### Information provided

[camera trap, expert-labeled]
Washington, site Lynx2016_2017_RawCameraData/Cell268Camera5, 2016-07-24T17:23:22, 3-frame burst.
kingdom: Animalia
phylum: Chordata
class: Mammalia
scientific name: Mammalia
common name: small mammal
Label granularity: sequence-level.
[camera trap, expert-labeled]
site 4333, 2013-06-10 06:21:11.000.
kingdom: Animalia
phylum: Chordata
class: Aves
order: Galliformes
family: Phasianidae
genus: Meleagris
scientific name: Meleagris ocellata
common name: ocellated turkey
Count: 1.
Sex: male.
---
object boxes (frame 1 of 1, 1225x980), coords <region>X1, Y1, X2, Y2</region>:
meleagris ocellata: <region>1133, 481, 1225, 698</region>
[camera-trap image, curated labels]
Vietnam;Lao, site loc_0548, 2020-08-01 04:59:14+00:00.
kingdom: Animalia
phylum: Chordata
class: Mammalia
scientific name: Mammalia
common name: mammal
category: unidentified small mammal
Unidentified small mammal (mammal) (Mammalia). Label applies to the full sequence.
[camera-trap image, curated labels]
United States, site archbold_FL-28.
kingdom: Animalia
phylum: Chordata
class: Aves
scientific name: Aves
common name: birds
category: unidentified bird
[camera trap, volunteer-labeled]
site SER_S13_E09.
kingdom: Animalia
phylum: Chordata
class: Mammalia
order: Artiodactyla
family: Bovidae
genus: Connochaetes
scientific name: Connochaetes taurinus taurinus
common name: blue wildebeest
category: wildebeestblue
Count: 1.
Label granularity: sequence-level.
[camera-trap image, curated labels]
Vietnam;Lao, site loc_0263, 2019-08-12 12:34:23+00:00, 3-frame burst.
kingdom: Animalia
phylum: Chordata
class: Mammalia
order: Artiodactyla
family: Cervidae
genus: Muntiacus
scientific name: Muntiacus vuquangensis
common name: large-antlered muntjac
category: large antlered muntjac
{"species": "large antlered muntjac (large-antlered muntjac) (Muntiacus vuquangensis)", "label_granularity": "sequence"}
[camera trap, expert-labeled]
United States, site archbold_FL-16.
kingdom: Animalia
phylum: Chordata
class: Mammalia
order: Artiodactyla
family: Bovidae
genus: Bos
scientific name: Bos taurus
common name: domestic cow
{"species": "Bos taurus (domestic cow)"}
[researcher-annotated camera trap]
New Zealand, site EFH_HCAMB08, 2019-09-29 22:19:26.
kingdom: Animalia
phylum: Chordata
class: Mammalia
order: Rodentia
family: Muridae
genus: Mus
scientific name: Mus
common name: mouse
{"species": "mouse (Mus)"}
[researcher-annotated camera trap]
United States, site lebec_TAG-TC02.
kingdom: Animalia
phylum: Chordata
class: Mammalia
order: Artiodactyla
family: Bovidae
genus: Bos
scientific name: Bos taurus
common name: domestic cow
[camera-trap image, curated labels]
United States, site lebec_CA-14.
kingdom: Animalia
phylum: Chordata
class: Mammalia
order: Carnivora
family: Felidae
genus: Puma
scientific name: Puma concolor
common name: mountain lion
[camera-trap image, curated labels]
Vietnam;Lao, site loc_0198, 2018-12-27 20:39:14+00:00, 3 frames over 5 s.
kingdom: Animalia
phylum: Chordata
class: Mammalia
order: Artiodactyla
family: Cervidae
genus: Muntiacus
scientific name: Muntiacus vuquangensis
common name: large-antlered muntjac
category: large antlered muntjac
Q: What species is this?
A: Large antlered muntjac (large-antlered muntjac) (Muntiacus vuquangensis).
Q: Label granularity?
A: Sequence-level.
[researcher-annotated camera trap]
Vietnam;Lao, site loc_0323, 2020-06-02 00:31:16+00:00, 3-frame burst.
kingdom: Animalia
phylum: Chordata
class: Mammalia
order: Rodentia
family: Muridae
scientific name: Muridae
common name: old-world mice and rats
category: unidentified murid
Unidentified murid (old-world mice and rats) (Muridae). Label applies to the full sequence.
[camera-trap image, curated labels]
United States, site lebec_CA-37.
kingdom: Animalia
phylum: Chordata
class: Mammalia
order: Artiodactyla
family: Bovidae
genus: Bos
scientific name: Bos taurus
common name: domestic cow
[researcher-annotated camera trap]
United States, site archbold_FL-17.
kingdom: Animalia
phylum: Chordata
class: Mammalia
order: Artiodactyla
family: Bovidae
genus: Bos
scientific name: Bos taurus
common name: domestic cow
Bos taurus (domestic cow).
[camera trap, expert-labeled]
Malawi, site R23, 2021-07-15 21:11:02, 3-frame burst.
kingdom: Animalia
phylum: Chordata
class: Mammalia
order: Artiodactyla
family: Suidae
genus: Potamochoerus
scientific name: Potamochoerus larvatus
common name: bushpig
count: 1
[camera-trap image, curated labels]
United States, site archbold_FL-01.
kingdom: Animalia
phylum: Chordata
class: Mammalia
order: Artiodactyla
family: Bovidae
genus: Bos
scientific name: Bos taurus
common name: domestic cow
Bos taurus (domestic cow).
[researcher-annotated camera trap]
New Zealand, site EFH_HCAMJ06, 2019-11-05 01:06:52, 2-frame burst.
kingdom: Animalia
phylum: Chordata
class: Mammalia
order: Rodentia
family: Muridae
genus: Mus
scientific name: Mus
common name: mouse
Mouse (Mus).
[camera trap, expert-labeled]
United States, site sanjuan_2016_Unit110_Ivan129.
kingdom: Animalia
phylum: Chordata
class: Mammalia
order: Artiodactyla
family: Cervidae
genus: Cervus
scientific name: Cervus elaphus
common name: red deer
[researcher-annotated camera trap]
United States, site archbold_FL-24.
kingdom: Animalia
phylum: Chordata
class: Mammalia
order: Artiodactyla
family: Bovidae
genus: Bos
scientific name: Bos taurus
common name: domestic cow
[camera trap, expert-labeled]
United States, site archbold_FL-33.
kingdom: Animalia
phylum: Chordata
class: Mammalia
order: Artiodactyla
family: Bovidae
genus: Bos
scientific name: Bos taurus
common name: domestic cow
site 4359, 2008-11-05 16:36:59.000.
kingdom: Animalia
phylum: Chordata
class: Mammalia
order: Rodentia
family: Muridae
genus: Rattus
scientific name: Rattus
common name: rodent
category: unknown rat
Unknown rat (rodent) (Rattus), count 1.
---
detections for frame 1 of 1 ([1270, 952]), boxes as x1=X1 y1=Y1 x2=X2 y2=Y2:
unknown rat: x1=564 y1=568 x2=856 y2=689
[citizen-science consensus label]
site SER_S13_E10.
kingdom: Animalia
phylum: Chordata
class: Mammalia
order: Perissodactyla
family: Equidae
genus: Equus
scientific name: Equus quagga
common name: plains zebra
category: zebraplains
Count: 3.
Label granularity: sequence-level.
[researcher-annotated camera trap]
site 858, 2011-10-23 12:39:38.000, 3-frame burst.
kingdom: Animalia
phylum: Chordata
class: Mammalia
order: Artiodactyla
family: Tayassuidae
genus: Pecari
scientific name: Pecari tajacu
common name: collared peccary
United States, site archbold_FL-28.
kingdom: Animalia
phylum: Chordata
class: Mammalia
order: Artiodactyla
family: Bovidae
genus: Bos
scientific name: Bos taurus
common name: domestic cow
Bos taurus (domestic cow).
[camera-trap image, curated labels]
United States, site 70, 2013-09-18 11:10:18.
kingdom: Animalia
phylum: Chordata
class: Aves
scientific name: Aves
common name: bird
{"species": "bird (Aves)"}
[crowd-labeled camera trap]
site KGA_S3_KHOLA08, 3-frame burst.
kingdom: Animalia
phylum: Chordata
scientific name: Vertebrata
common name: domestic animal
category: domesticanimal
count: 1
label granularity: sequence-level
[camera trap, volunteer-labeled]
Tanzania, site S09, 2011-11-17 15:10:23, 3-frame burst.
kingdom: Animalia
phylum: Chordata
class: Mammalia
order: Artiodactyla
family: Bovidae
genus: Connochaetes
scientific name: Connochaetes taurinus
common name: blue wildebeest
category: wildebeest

######

=== Aim of the task ===
If a line of the records holds the word "Vietnam", count it; report only the total.

=== Written solution ===
4